SummaryI hope this brief overview has been helpful to you. If you are going to get serious about doing genealogy on your Apple machines, you need to be serious about the software that you pick to work with. Though the GEDCOM standard lets you export your data from one software package to one that imports GEDCOM data, as I said in the beginning there may be some data that does not transfer completely, especially information about the sources you used to document your findings and possibly links to the photos or documents you were able to include. So if you start out with a program that you become unhappy with, it may take hours to transfer your information from one program to another. So consider your choice of software carefully. If a demo version is available, grab it and play with it for awhile. Is it easy to understand and use? What kind of support comes along with the software? A pretty interface may hide flaws and/or omissions underneath. Free software is always nice, but to get what you want you may have to spend some money up-front. How important is the ability to use your portable devices while recording your information? How meticulous do you want to be in your research? How important is it that the genealogy program does everything?
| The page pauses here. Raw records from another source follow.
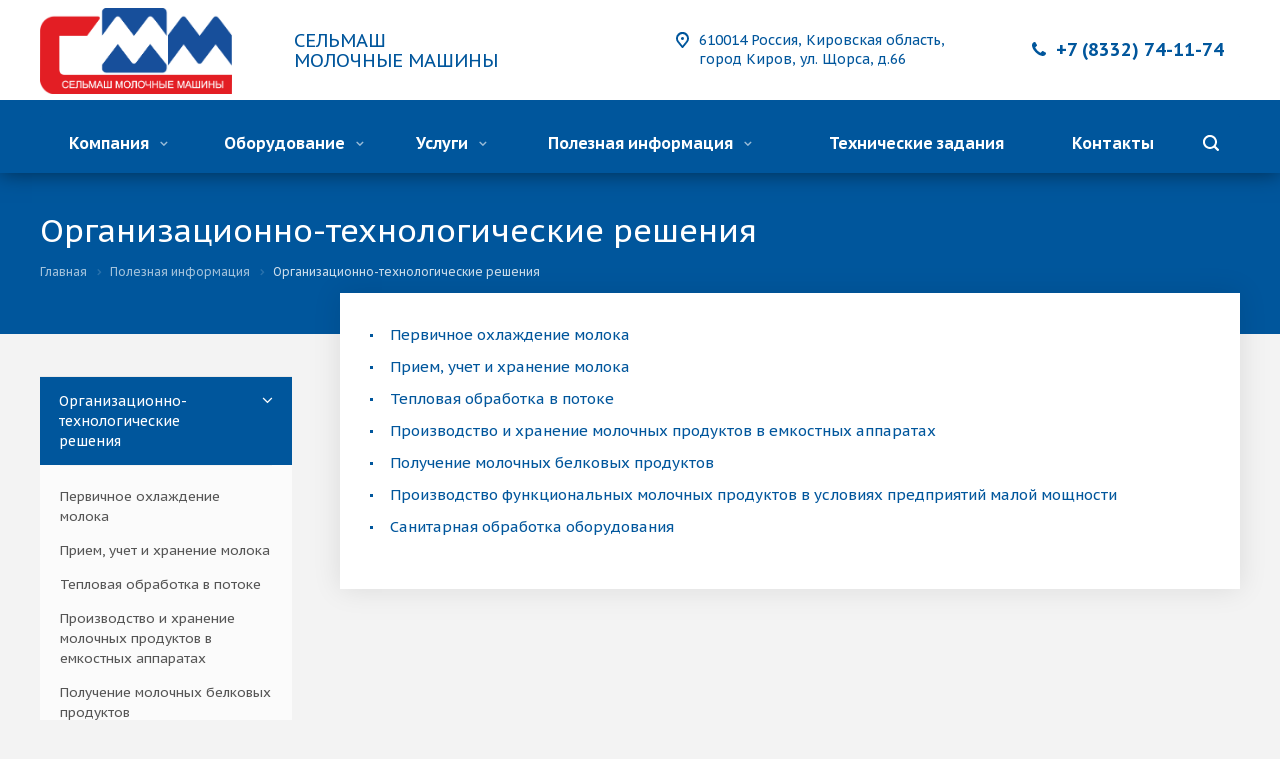

--- FILE ---
content_type: text/html; charset=utf-8
request_url: https://www.google.com/recaptcha/api2/aframe
body_size: 268
content:
<!DOCTYPE HTML><html><head><meta http-equiv="content-type" content="text/html; charset=UTF-8"></head><body><script nonce="m5TWIyQE911QYt8y2zqaJw">/** Anti-fraud and anti-abuse applications only. See google.com/recaptcha */ try{var clients={'sodar':'https://pagead2.googlesyndication.com/pagead/sodar?'};window.addEventListener("message",function(a){try{if(a.source===window.parent){var b=JSON.parse(a.data);var c=clients[b['id']];if(c){var d=document.createElement('img');d.src=c+b['params']+'&rc='+(localStorage.getItem("rc::a")?sessionStorage.getItem("rc::b"):"");window.document.body.appendChild(d);sessionStorage.setItem("rc::e",parseInt(sessionStorage.getItem("rc::e")||0)+1);localStorage.setItem("rc::h",'1769383534043');}}}catch(b){}});window.parent.postMessage("_grecaptcha_ready", "*");}catch(b){}</script></body></html>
Maybe you will find a program outside of the genealogy program that would be much better to use for keeping a research log. How important are the family stories? Does the software provide a good way to include them? Does the software permit tying together people in non-standard families? Of course, one thing that is almost impossible to predict is whether the software is going to be around a few years from now.
Good luck in finding something that really does a good job of helping you to record your family and its history.